■ **WHAT THE TASK REQUIRES**:
Copy every line of the listing below word for word, without changing anything.

....

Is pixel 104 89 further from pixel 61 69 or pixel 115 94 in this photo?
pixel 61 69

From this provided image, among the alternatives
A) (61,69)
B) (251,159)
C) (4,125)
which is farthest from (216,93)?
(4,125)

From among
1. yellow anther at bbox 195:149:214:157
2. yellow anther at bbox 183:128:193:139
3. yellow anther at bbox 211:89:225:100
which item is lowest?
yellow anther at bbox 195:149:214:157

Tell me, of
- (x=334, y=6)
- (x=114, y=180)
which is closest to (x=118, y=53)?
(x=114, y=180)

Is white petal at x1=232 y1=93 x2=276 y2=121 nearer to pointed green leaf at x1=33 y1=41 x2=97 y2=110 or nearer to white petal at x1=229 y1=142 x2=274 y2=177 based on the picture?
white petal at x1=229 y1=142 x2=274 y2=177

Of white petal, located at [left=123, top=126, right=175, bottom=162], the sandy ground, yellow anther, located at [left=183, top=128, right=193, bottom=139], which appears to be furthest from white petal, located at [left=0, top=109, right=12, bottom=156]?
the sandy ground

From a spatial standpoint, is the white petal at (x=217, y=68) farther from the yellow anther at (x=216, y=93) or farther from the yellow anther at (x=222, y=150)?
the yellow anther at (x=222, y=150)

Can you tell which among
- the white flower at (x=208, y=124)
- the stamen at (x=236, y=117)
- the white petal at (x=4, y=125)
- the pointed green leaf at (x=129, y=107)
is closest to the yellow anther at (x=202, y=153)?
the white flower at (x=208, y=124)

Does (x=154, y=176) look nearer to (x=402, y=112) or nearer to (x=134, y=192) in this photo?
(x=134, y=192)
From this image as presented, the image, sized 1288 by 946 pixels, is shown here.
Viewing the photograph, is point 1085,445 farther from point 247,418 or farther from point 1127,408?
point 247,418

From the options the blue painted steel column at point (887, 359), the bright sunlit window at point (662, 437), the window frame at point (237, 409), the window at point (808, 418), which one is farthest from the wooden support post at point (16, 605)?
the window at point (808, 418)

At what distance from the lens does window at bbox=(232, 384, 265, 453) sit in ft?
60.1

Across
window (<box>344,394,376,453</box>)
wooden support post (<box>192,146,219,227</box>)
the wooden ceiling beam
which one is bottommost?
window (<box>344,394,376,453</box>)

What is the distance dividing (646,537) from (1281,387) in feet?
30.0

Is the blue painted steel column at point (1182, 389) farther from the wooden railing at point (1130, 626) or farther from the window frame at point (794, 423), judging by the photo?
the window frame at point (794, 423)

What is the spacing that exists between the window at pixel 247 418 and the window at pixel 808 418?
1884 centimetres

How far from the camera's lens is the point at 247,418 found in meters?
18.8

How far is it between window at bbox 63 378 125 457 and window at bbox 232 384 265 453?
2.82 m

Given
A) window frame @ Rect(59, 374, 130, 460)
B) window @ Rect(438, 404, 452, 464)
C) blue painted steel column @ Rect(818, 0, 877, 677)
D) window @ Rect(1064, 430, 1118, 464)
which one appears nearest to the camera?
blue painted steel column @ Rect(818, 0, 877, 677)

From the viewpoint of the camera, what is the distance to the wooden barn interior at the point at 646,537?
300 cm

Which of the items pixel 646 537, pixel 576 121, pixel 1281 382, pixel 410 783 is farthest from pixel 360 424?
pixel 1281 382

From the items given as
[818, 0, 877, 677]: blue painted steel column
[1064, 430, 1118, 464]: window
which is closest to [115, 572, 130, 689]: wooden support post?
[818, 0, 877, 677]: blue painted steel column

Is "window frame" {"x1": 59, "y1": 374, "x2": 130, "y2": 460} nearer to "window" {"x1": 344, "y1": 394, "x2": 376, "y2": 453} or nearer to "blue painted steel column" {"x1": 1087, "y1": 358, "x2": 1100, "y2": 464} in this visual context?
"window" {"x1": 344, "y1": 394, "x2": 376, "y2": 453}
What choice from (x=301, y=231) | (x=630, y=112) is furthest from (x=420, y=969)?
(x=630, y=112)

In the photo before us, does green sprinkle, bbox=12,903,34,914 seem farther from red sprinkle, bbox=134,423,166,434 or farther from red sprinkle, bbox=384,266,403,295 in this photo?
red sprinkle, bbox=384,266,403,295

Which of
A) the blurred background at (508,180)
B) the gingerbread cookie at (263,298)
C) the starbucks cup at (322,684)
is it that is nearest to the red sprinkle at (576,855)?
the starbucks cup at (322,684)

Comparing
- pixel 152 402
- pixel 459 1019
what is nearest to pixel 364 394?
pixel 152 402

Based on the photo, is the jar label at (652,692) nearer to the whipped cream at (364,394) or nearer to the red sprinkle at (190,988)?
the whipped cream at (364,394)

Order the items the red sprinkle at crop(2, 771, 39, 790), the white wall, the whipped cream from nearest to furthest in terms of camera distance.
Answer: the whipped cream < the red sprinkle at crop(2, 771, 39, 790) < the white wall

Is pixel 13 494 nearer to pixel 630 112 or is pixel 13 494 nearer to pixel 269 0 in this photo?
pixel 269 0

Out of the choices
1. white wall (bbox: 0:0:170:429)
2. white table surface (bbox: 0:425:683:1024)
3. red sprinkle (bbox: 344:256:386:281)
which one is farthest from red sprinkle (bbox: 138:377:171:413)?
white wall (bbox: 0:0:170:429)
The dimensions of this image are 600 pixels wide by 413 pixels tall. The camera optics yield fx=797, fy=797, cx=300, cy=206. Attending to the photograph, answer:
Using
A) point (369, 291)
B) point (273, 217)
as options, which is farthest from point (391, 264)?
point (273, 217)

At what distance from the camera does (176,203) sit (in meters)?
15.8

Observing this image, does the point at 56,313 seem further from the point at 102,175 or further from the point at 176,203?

....

■ **TASK OUTPUT**:
Is pixel 104 89 further from pixel 61 69 or pixel 115 94 in this photo?
pixel 61 69

From this provided image, among the alternatives
A) (61,69)
B) (251,159)
C) (4,125)
which is farthest from (216,93)?
(4,125)

From among
1. yellow anther at bbox 195:149:214:157
2. yellow anther at bbox 183:128:193:139
3. yellow anther at bbox 211:89:225:100
which item is lowest?
yellow anther at bbox 195:149:214:157

Tell me, of
- (x=334, y=6)
- (x=114, y=180)
which is closest to (x=118, y=53)?
(x=114, y=180)

Is white petal at x1=232 y1=93 x2=276 y2=121 nearer to pointed green leaf at x1=33 y1=41 x2=97 y2=110 or nearer to white petal at x1=229 y1=142 x2=274 y2=177 based on the picture?
white petal at x1=229 y1=142 x2=274 y2=177

Of white petal, located at [left=123, top=126, right=175, bottom=162], the sandy ground, yellow anther, located at [left=183, top=128, right=193, bottom=139], which appears to be furthest from white petal, located at [left=0, top=109, right=12, bottom=156]?
the sandy ground

From a spatial standpoint, is the white petal at (x=217, y=68) farther from the yellow anther at (x=216, y=93) or farther from the yellow anther at (x=222, y=150)?
the yellow anther at (x=222, y=150)

Can you tell which among
- the white flower at (x=208, y=124)
- the stamen at (x=236, y=117)
- the white petal at (x=4, y=125)
- the pointed green leaf at (x=129, y=107)
is closest to the yellow anther at (x=202, y=153)?
the white flower at (x=208, y=124)

Does (x=154, y=176) look nearer to (x=402, y=112) or nearer to (x=134, y=192) in this photo?
(x=134, y=192)
From this image as presented, the image, sized 1288 by 946 pixels, is shown here.
Viewing the photograph, is point 1085,445 farther from point 247,418 or farther from point 1127,408?
point 247,418

From the options the blue painted steel column at point (887, 359), the bright sunlit window at point (662, 437), the window frame at point (237, 409), the window at point (808, 418), which one is farthest from the wooden support post at point (16, 605)?
the window at point (808, 418)

At what distance from the lens does window at bbox=(232, 384, 265, 453) sit in ft?
60.1

Across
window (<box>344,394,376,453</box>)
wooden support post (<box>192,146,219,227</box>)
the wooden ceiling beam
which one is bottommost?
window (<box>344,394,376,453</box>)

What is the distance dividing (646,537) from (1281,387) in feet?
30.0

Is the blue painted steel column at point (1182, 389) farther from the wooden railing at point (1130, 626) or farther from the window frame at point (794, 423), judging by the photo?
the window frame at point (794, 423)

What is the spacing that exists between the window at pixel 247 418 and the window at pixel 808 418?
1884 centimetres

How far from the camera's lens is the point at 247,418 found in meters?
18.8

How far is it between window at bbox 63 378 125 457 and window at bbox 232 384 265 453?
2.82 m

Given
A) window frame @ Rect(59, 374, 130, 460)
B) window @ Rect(438, 404, 452, 464)
C) blue painted steel column @ Rect(818, 0, 877, 677)
D) window @ Rect(1064, 430, 1118, 464)
which one appears nearest to the camera?
blue painted steel column @ Rect(818, 0, 877, 677)

From the viewpoint of the camera, what is the distance to the wooden barn interior at the point at 646,537?
300 cm

Which of the items pixel 646 537, pixel 576 121, pixel 1281 382, pixel 410 783 is farthest from pixel 360 424?
pixel 1281 382

From the items given as
[818, 0, 877, 677]: blue painted steel column
[1064, 430, 1118, 464]: window
which is closest to [115, 572, 130, 689]: wooden support post?
[818, 0, 877, 677]: blue painted steel column

Is "window frame" {"x1": 59, "y1": 374, "x2": 130, "y2": 460} nearer to "window" {"x1": 344, "y1": 394, "x2": 376, "y2": 453} or nearer to "blue painted steel column" {"x1": 1087, "y1": 358, "x2": 1100, "y2": 464} in this visual context?
"window" {"x1": 344, "y1": 394, "x2": 376, "y2": 453}
What choice from (x=301, y=231) | (x=630, y=112) is furthest from (x=420, y=969)?
(x=630, y=112)

In the photo before us, does green sprinkle, bbox=12,903,34,914 seem farther from red sprinkle, bbox=134,423,166,434 or farther from red sprinkle, bbox=384,266,403,295 in this photo?
red sprinkle, bbox=384,266,403,295

Which of
A) the blurred background at (508,180)
B) the gingerbread cookie at (263,298)
C) the starbucks cup at (322,684)
is it that is nearest to the red sprinkle at (576,855)?
the starbucks cup at (322,684)

Comparing
- pixel 152 402
- pixel 459 1019
what is nearest to pixel 364 394?
pixel 152 402

Based on the photo, is the jar label at (652,692) nearer to the whipped cream at (364,394) or nearer to the red sprinkle at (190,988)?
the whipped cream at (364,394)

Order the items the red sprinkle at crop(2, 771, 39, 790), the white wall, the whipped cream from nearest to furthest in terms of camera distance.
Answer: the whipped cream < the red sprinkle at crop(2, 771, 39, 790) < the white wall

Is pixel 13 494 nearer to pixel 630 112 or is pixel 13 494 nearer to pixel 269 0 in this photo?
pixel 269 0

Out of the choices
1. white wall (bbox: 0:0:170:429)
2. white table surface (bbox: 0:425:683:1024)
3. red sprinkle (bbox: 344:256:386:281)
which one is farthest from red sprinkle (bbox: 138:377:171:413)?
white wall (bbox: 0:0:170:429)
The dimensions of this image are 600 pixels wide by 413 pixels tall. The camera optics yield fx=797, fy=797, cx=300, cy=206. Attending to the photograph, answer:
Using
A) point (369, 291)
B) point (273, 217)
as options, which is farthest from point (391, 264)?
point (273, 217)

At what distance from the camera does (176,203) sit (in meters)?
15.8

Observing this image, does the point at 56,313 seem further from the point at 102,175 or further from the point at 176,203?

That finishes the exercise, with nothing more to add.